Vor diesem Hintergrund haben Union und SPD im Koalitionsvertrag vereinbart, in dieser Legislaturperiode eine gesetzliche Absicherung der Patientenverfügung zu finden. Die Arbeitsgruppe Rechtspolitik der SPD-Bundestagsfraktion hat Ende November einen Gruppenantrag vorgeschlagen.

Unstrittig ist, dass jede ärztliche Maßnahme der Einwilligung der Patienten bedarf. Eine Patientenverfügung gilt in Situationen, in denen Patienten nicht äußerungsfähig sind (z.B. Koma). Der 12. Zivilsenat des Bundesgerichtshofes hat bestätigt, dass eine Patientenverfügung, die z.B. ein Behandlungsrecht ausspricht, verbindlich ist.

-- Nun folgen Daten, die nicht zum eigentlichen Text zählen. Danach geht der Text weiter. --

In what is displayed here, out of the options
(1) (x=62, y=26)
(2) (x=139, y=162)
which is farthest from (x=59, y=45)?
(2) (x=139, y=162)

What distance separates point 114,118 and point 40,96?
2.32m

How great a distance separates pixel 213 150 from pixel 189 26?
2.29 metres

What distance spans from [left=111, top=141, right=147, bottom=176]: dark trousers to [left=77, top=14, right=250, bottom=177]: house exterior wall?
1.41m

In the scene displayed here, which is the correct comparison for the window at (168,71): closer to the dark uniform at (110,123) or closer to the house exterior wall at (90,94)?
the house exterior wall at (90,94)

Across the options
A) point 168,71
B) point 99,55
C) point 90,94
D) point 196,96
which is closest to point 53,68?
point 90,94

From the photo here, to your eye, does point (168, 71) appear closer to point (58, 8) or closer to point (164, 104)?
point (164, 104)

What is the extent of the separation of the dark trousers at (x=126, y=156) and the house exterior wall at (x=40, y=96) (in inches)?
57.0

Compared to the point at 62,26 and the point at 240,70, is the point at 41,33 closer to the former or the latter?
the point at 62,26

In einer Patientenverfügung können jedoch z.B. auch die Ausschöpfung aller medizinischen Möglichkeiten gefordert oder Therapie- und sonstige Wünsche benannt werden. Idealerweise wird im Rahmen der Patientenverfügung eine Person beauftragt, als Betreuer oder Bevollmächtigter den Patientenwillen zu interpretieren und auf den Akutfall bezogen zur Geltung zu bringen.

Wie Sie fragen sich viele Bürgerinnen und Bürger: Können Patienten unabhängig von der Krankheitsphase, in der sie sich befinden, über den Einsatz lebenserhaltender Maßnahmen bestimmen – oder soll dies nur in Fällen gelten, in denen ein Mensch prognostiziert, dass trotz ärztlicher Maßnahmen der Krankheitsverlauf unumkehrbar zum Tode führt? Die SPD-Fraktion meint: Wer das Selbstbestimmungsrecht ernst nimmt, muss den Patienten für jede Krankheitsphase die Entscheidung über Einleitung, Begrenzung oder Abbruch einer lebenserhaltenden Maßnahme überlassen.

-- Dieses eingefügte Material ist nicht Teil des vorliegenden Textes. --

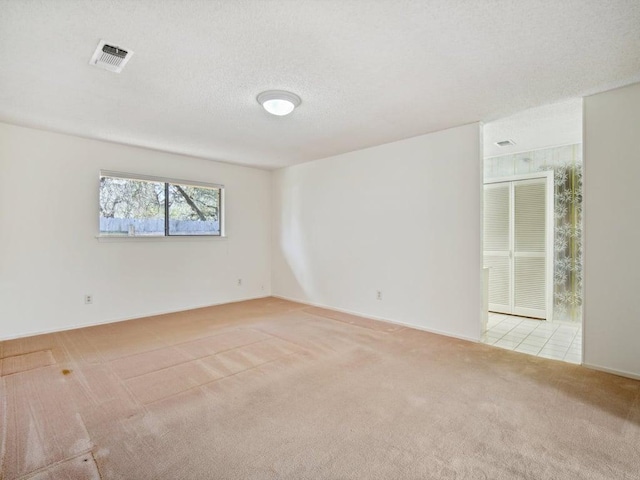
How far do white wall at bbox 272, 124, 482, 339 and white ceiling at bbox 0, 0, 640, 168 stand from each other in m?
0.56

Es gibt Vorschläge, dass Ablehnung und Abbruch einer Behandlung grundsätzlich der Genehmigung eines Vormundschaftsgerichtes bedürfen. Die SPD-Fraktion ist der Meinung, dass ein Vormundschaftsgericht nur in solchen Fällen eingeschaltet werden sollte, wenn zwischen Arzt und Betreuer unterschiedliche Auffassungen über den Patientenwillen bestehen, wobei jeder Dritte die gerichtliche Kontrolle der Vertreterentscheidung erreichen kann, um Missbrauch vorzubeugen.

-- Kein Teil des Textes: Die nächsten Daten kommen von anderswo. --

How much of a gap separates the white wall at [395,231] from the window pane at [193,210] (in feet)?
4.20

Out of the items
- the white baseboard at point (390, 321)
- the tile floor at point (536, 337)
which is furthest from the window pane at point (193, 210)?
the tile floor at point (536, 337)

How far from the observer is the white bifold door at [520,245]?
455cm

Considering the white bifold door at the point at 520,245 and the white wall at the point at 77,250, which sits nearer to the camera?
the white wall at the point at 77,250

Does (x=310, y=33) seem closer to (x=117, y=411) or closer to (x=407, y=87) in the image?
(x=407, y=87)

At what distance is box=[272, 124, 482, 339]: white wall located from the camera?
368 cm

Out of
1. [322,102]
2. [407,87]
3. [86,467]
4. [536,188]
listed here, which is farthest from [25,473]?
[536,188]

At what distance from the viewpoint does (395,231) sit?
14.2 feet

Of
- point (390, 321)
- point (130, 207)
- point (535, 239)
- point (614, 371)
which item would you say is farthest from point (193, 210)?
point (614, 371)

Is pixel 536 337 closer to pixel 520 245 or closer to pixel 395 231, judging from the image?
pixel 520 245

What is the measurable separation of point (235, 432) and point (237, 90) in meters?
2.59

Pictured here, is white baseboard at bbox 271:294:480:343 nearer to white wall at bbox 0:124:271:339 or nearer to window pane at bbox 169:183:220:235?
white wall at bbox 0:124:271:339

Bei einer eindeutigen Erklärung der Patienten soll allein der Wille der Betroffenen entscheidend sein. Gibt es jedoch Anhaltspunkte dafür, dass der Patient seine Meinung geändert hat oder bezieht sich die Patientenverfügung nicht auf die eingetretene Behandlungssituation, so hat der Betreuer oder Bevollmächtigte die Entscheidung unter Beachtung des mutmaßlichen Willens des Betreuten zu treffen. Falls keinerlei Anhaltspunkte vorliegen, kommt dem Lebensschutz Vorrang zu.

Aus Gründen der Rechtssicherheit soll die Patientenverfügung der Schriftform sowie einer Unterschrift bedürfen, aber der Wille eines Patienten ist auch dann verbindlich, wenn er nicht formgerecht erklärt würde.

Der Deutsche Bundestag will erstmals in der kommenden Woche über das Thema beraten. Entscheidend wird sein, dass ein verlässlicher Rechtsrahmen geschaffen wird, der sicherstellt, dass der in einer Patientenverfügung niedergelegte Wille auch tatsächlich beachtet wird.